### Exercise directions
Tally the lines in the material below that contain the string "beneath". Reply with the number alone.
Data for processing start
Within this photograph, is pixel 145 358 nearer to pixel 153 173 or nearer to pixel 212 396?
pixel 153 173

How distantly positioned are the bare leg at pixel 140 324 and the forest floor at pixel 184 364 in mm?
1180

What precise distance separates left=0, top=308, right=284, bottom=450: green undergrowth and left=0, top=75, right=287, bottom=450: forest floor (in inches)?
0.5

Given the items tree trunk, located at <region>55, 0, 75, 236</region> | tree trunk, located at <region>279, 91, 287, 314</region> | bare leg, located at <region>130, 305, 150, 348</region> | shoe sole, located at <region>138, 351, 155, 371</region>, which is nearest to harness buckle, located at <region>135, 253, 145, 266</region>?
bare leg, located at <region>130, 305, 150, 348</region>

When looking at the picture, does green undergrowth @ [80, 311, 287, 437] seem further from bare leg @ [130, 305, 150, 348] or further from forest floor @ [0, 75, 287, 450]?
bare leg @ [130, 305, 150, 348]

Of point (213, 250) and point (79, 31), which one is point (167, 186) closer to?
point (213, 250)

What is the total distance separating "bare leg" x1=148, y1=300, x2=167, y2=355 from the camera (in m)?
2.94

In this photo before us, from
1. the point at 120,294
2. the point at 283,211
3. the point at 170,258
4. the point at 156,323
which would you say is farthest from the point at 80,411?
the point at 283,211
Data for processing end
Data for processing start
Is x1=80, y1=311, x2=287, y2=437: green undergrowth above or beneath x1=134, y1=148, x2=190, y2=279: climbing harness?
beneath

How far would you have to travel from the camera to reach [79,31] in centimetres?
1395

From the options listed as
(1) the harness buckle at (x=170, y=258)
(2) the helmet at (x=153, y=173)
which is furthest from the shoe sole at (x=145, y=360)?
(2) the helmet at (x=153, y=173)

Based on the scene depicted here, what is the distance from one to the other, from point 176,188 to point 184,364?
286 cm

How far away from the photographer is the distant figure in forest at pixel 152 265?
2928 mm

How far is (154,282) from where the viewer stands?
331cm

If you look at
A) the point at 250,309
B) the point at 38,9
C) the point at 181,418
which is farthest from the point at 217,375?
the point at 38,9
Data for processing end
Data for processing start
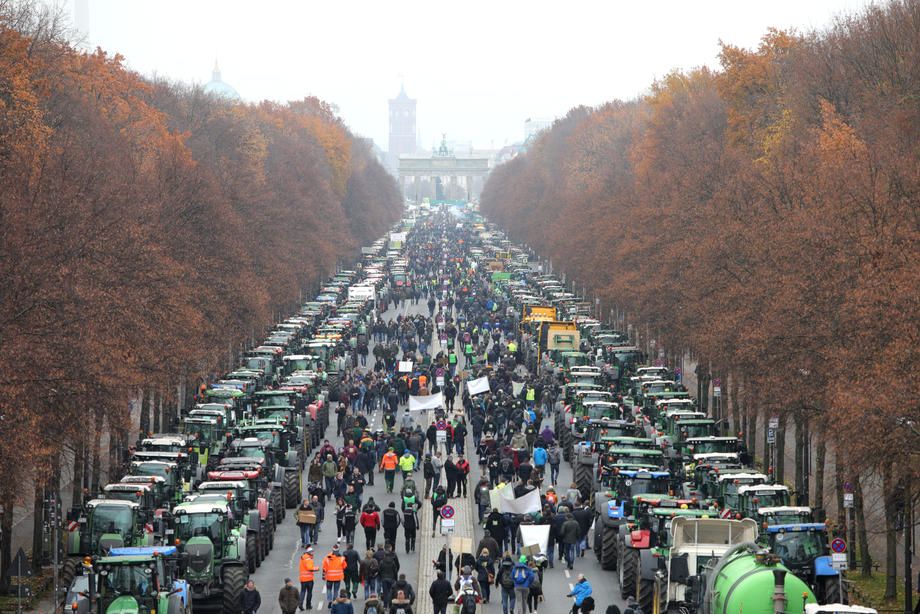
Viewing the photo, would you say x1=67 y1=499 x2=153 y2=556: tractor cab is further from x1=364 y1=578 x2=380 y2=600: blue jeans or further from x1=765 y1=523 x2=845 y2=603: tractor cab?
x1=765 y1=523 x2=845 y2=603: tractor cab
Data for processing end
### Result below
2